### Exercise goal
Your response must be made up of each line in the data below that contains the string "determine".

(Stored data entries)
_ _ _ _ _ _ _

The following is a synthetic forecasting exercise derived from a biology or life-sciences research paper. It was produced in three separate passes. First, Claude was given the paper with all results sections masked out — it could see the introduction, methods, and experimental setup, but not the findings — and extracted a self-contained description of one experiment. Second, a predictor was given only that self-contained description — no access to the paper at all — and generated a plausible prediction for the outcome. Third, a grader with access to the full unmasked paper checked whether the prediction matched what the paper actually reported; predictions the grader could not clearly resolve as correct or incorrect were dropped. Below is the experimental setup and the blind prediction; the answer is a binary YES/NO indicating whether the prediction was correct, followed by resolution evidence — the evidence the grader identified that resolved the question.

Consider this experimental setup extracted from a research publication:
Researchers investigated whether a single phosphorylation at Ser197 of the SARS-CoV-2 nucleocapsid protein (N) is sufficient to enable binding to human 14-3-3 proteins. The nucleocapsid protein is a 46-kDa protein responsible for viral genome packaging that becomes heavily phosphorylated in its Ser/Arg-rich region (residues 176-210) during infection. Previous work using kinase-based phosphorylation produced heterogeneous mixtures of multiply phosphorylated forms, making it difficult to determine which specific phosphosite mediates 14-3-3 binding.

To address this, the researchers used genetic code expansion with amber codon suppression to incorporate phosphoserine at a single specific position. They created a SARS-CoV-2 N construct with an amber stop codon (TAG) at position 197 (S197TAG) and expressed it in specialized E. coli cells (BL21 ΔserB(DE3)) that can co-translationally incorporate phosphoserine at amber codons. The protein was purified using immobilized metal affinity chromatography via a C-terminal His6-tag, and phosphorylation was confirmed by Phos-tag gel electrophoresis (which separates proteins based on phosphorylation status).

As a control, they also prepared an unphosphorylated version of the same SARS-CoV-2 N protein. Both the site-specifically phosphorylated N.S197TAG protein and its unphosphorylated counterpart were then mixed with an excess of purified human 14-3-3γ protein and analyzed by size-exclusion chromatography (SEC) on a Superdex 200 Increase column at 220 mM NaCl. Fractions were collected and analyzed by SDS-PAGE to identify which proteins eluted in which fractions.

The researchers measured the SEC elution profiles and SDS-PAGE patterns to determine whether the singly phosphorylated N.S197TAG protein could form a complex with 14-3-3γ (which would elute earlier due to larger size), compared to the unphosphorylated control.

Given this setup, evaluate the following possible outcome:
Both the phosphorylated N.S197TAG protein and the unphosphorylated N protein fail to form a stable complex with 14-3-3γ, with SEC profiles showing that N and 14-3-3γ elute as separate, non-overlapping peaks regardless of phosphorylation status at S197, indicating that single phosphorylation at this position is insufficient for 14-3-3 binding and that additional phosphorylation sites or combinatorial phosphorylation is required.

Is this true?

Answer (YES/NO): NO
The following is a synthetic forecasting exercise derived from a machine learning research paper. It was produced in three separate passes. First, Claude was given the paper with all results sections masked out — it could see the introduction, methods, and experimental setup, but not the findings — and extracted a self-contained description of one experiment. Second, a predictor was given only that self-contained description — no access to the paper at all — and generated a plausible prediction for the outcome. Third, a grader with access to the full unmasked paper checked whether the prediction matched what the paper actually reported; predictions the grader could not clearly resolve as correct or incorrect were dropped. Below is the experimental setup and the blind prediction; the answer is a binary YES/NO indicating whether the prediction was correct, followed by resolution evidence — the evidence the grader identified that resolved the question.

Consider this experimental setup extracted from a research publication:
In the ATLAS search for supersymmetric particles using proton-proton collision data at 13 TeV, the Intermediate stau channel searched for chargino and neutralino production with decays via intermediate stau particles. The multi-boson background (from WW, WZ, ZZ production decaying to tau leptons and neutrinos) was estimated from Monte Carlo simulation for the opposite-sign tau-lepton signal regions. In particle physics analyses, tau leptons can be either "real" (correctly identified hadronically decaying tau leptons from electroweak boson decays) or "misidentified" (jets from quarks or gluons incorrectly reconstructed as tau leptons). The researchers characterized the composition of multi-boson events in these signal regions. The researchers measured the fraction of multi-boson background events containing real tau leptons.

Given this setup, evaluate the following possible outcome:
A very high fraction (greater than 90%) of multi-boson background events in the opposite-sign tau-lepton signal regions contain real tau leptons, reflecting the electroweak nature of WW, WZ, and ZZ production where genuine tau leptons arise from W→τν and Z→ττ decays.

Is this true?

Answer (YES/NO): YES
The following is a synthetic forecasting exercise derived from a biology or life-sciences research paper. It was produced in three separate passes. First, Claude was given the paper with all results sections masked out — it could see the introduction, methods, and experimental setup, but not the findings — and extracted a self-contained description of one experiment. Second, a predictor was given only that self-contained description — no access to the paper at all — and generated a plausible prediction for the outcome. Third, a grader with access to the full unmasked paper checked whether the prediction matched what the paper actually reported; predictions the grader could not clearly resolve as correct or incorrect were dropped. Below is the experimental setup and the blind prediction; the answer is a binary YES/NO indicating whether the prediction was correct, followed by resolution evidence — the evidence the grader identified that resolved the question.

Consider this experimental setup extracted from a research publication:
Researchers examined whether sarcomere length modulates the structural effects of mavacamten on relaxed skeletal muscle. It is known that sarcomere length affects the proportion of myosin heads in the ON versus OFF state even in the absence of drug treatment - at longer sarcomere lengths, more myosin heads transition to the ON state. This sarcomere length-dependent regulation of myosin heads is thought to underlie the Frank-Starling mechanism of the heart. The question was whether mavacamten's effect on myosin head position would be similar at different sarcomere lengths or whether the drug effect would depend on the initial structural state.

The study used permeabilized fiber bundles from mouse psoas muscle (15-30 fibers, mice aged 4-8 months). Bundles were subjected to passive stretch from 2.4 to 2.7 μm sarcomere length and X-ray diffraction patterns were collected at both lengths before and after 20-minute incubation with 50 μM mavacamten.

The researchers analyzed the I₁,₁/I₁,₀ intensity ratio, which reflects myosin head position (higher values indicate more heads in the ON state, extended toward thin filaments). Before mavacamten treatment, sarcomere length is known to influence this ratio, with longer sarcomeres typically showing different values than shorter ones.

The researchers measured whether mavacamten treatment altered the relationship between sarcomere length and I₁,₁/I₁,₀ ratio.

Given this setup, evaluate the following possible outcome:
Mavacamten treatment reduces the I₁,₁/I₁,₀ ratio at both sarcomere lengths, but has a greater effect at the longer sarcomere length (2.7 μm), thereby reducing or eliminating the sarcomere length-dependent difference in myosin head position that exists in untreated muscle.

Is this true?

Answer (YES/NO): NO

_ _ _ _ _ _ _

### Answer to this task
Researchers investigated whether a single phosphorylation at Ser197 of the SARS-CoV-2 nucleocapsid protein (N) is sufficient to enable binding to human 14-3-3 proteins. The nucleocapsid protein is a 46-kDa protein responsible for viral genome packaging that becomes heavily phosphorylated in its Ser/Arg-rich region (residues 176-210) during infection. Previous work using kinase-based phosphorylation produced heterogeneous mixtures of multiply phosphorylated forms, making it difficult to determine which specific phosphosite mediates 14-3-3 binding.
The researchers measured the SEC elution profiles and SDS-PAGE patterns to determine whether the singly phosphorylated N.S197TAG protein could form a complex with 14-3-3γ (which would elute earlier due to larger size), compared to the unphosphorylated control.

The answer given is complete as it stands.